Fino a pochi anni fa, l’unica forma di intolleranza al glutine riconosciuta dalla medicina era la CELIACHIA, una patologia autoimmune di origine genetica diagnosticata tramite esami del sangue specifici, che provoca un’intolleranza permanente al glutine.
Negli ultimi dieci anni, tuttavia, gli esperti hanno cominciato a osservare un altro tipo di intolleranza al glutine, che non può essere definita celiachia ma che condivide alcuni tratti con essa: si tratta della SENSIBILITÀ NON CELIACA AL GLUTINE (NCGS).
Purtroppo, al momento, non esistono biomarcatori specifici per diagnosticare questa condizione. In altre parole, la sensibilità al glutine c’è, ma non si conoscono ancora le cause precise. Tuttavia, la ricerca sembra avanzare nella giusta direzione, esplorando la possibile correlazione tra l’evoluzione del consumo di grano e i suoi effetti sull’organismo.
Il grano che consumiamo oggi è diverso dal grano antico? E quale ruolo gioca il glutine in tutto ciò? Cerchiamo di fare chiarezza.
La sensibilità al glutine non celiaca è una sindrome che si manifesta con sintomi intestinali (gonfiore, meteorismo e alterazioni dell’alvo) e sintomi extraintestinali (come ansia, depressione e allucinazioni) che si verificano dopo l’assunzione di alimenti contenenti glutine. Tutto ciò accade in soggetti che non soffrono di celiachia o di allergia al grano.
La diagnosi di NCGS è complessa e richiede diversi passaggi nutrizionali da affrontare insieme a un professionista. Solo dopo aver confermato la diagnosi, si può avviare un trattamento mirato, che deve essere personalizzato in base ai sintomi del paziente. L’esclusione del glutine dalla dieta, pur portando a un miglioramento in molti casi, non è considerata una soluzione definitiva, in parte per la mancanza di linee guida chiare e in parte per i potenziali rischi di carenze nutrizionali e di alterazioni nel microbiota intestinale, che potrebbero ridurre i batteri benefici come Faecalibacterium prausnitzii e Bifidobacterium longum.
Ma qual è la causa alla base di questa sensibilità?
Il problema non è tanto il glutine in sé, quanto la gliadina, una delle proteine contenute nel glutine.
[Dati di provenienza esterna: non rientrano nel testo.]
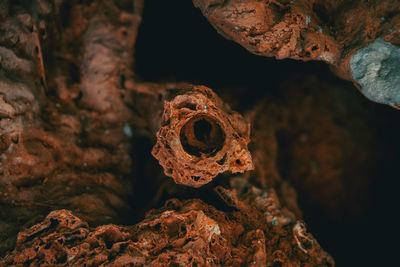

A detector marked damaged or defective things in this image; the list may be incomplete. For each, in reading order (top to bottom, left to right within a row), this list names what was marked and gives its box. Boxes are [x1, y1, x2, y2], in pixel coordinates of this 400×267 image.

orange rust texture [192, 0, 398, 80]
rough corroded texture [193, 0, 400, 107]
rough corroded texture [152, 85, 253, 187]
orange rust texture [152, 85, 253, 187]
layered rust deposit [152, 86, 253, 188]
rough corroded texture [1, 179, 332, 266]
orange rust texture [1, 179, 332, 266]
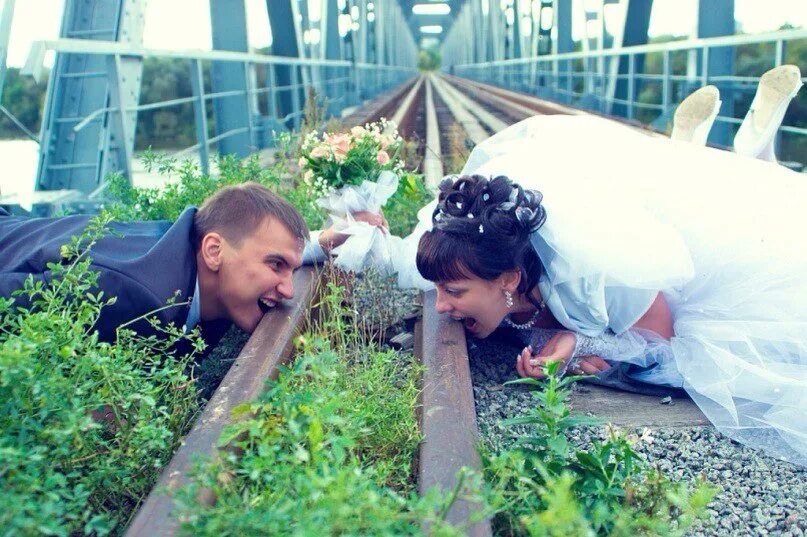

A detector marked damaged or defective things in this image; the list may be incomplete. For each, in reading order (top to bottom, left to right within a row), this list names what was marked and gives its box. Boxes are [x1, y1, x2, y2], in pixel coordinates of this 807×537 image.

rusty rail surface [126, 268, 318, 536]
rusty rail surface [416, 292, 492, 532]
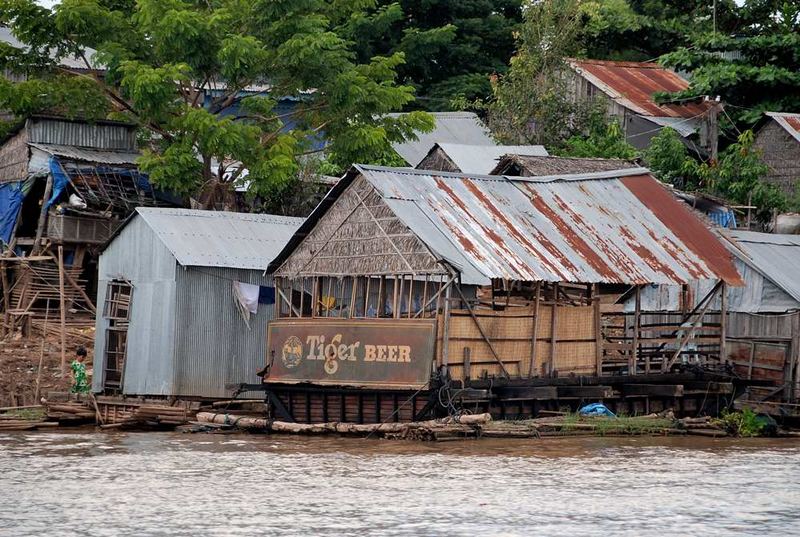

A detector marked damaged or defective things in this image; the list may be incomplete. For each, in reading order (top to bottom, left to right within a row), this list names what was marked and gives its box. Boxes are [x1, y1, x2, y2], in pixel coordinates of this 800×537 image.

rusty corrugated roof [568, 59, 712, 119]
rusty corrugated roof [764, 111, 800, 143]
rusty corrugated roof [354, 165, 740, 286]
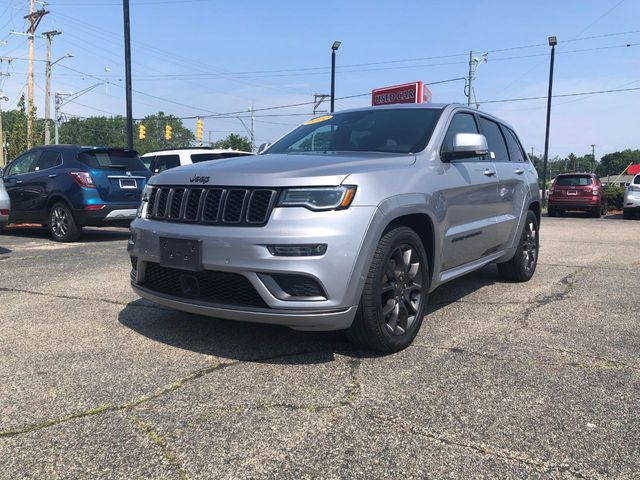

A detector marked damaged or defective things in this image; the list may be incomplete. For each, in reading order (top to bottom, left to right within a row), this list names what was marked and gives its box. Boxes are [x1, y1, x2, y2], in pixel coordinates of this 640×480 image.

cracked pavement [0, 216, 636, 478]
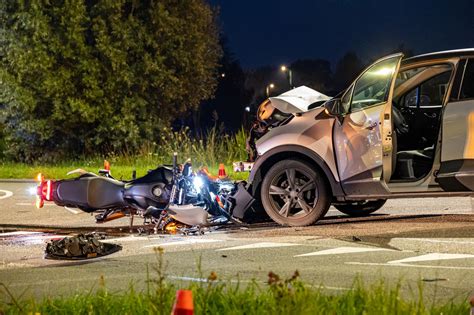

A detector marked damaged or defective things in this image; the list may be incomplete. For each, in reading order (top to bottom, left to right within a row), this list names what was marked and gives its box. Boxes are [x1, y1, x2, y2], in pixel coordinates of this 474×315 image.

damaged car [248, 48, 474, 227]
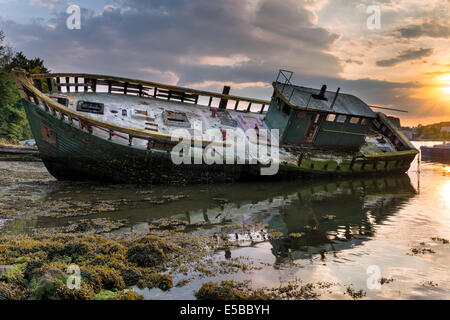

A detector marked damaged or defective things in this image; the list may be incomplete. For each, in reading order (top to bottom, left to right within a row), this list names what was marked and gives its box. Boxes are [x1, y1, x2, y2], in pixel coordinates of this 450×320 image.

peeling green paint on hull [20, 100, 414, 185]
Negli anni ’70, alcuni genetisti italiani iniziarono a trattare il grano con raggi gamma per ottenere piante più resistenti e con una maggiore resa. Da questo processo nacque una varietà di grano chiamata CRESO, che contiene una quantità di gliadina superiore rispetto alle varietà tradizionali. L’uso crescente di questo grano, unito al consumo più frequente di prodotti a base di farine, ha ridotto la tolleranza dell’organismo umano alla gliadina, creando difficoltà nella sua digestione e frazionamento.
Recentemente, è emerso che altre molecole, come i FODMAPs, potrebbero contribuire all’insorgenza della NCGS.